Am Ufer eines zugefrorenen Flusses stand ein halb
zerfallener Wigwam, aus dem nur noch wenig Rauch
aufstieg, denn der Greis, der ihn bewohnte, war so
schwach und erschöpft, daß er sich die Schneeschuhe
nicht mehr fest binden konnte, viel weniger, daß er
imstande war, einen Baum umzuhauen und ihn heimzuschleppen.
Als seine letzten Kohlen am Verlöschen waren und
er seiner baldigen Erstarrung entgegensah, ging plötzlich
die Tür seiner Hütte auf, und ein junger Mann
hüpfte leicht wie eine Feder herein. Seine Wangen
strahlten von Jugendfülle und Jugendkraft; aus seinen
Augen funkelte allbeglückende Liebe, und seine Lippen
umspielte ein unschuldiges Lächeln. Seine Stirn
umgab ein lieblicher Kranz von frischem Waldgras,
und in jeder Hand hielt er einen duftenden Strauß frischer
Frühlingsblumen. Alle seine Bewegungen
waren tanzend.
»O du guter, schöner Fremdling«, sagte der Greis,
»setze dich eine Weile zu mir, und erzähle mir von
dem fernen Land, aus dem du kommst. Laß uns die
Nacht zusammenbleiben, und ich werde dich auch mit
dem Geheimnis unterhalten, in dem meine Kraft besteht.
«
Darauf stopfte er dem Jüngling seine beste Pfeife,
und die Unterhaltung begann.
»Wenn ich atme«, sagte der Alte, »stehen Bäche
und Flüsse still, und ihr Wasser wird so hart und rein
wie Kristall.«
»Der Hauch meines Mundes macht Berge und
Täler grün«, erwiderte der Jüngling.
»Wenn ich meine weißen Locken schüttle, so deckt
Schnee das ganze Land, und alle Blätter fallen von
den Bäumen. Mein Atem treibt die Vögel in ein fremdes
Land, die wilden Raubtiere verbergen sich vor
ihm, und die Erde wird so hart wie Feuerstein.«
»Doch wenn ich, Großvater, meine Locken schüttle,
so ergießt sich ein belebender Regen auf die Erde;
die Pflanzen strecken ihre zarten Köpflein heraus und
sehen so munter drein wie unschuldige Kinderaugen.

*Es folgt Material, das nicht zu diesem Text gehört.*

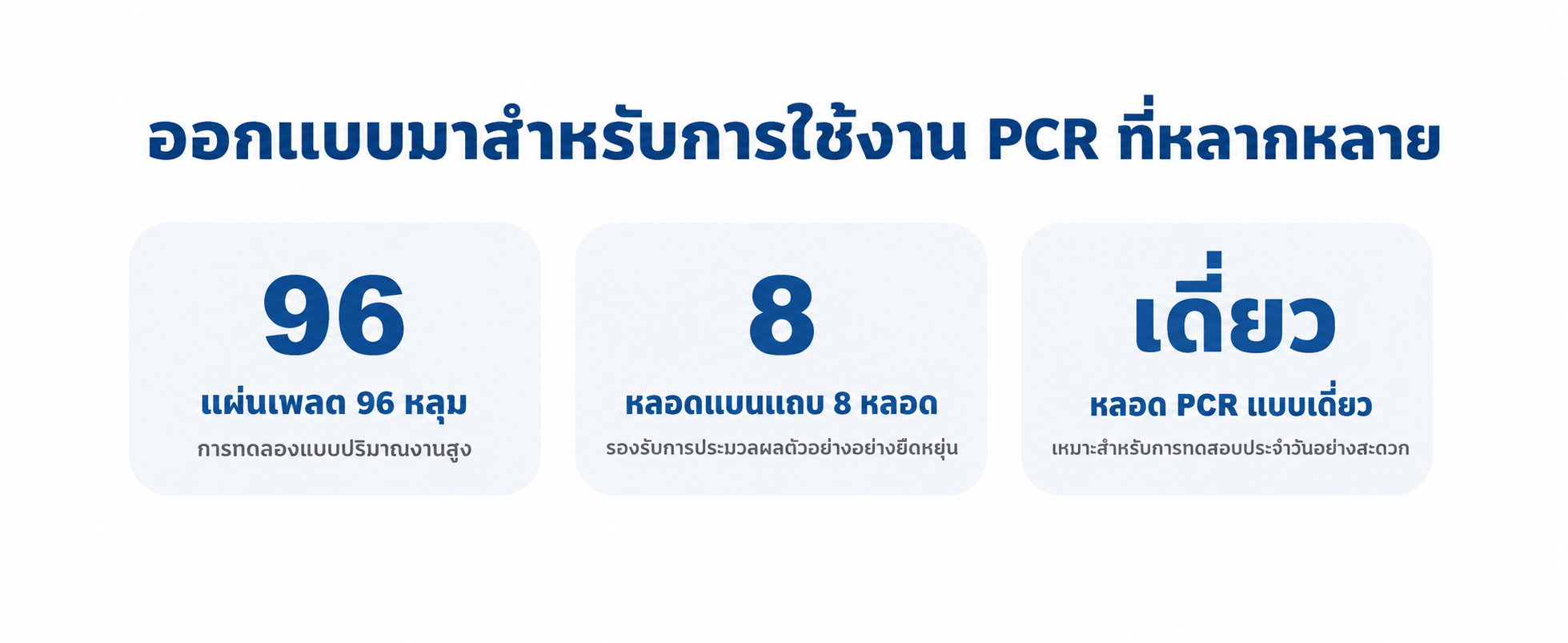 ออกแบบมาสำหรับการใช้งาน PCR ที่หลากหลาย

96

แผ่นเพลต 96 หลุม

การทดลองแบบปริมาณงานสูง

8

หลอดแบนแถบ 8 หลอด

รองรับการประมวลผลตัวอย่างอย่างยืดหยุ่น

เดี่ยว

หลอด PCR แบบเดี่ยว

เหมาะสำหรับการทดสอบประจำวันอย่างสะดวก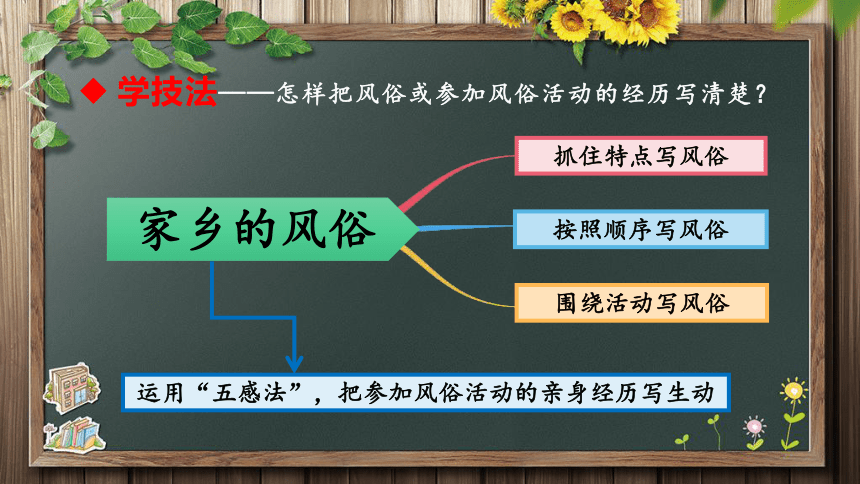 ◆ 学技法——怎样把风俗或参加风俗活动的经历写清楚？

家乡的风俗

抓住特点写风俗

按照顺序写风俗

围绕活动写风俗

运用“五感法”，把参加风俗活动的亲身经历写生动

Mein Ruf bringt die Vögel wieder zurück; mein Atem
taut Bäche und Ströme auf, und wohin du dann siehst,
erblickst du die reinste Freude.«
Der Alte schwieg. Allmählich ging die Sonne auf
und verbreitete eine angenehme Wärme. Rotkehlchen
und Blaumeise sangen, die Flüsse erwachten aus ihrer
winterlichen Erstarrung, und Blumen und Kräuter
schössen lustig aus der weichen Erde empor.
Der Tag zeigte den wahren Charakter des Greises
vollständig; denn als ihn der Jüngling aufmerksam
betrachtete, hatte er nur das eisige Bild Bibons vor
sich. Seine Augen tropften; er wurde immer kleiner
und kleiner, bis er sich zuletzt ganz und gar auflöste.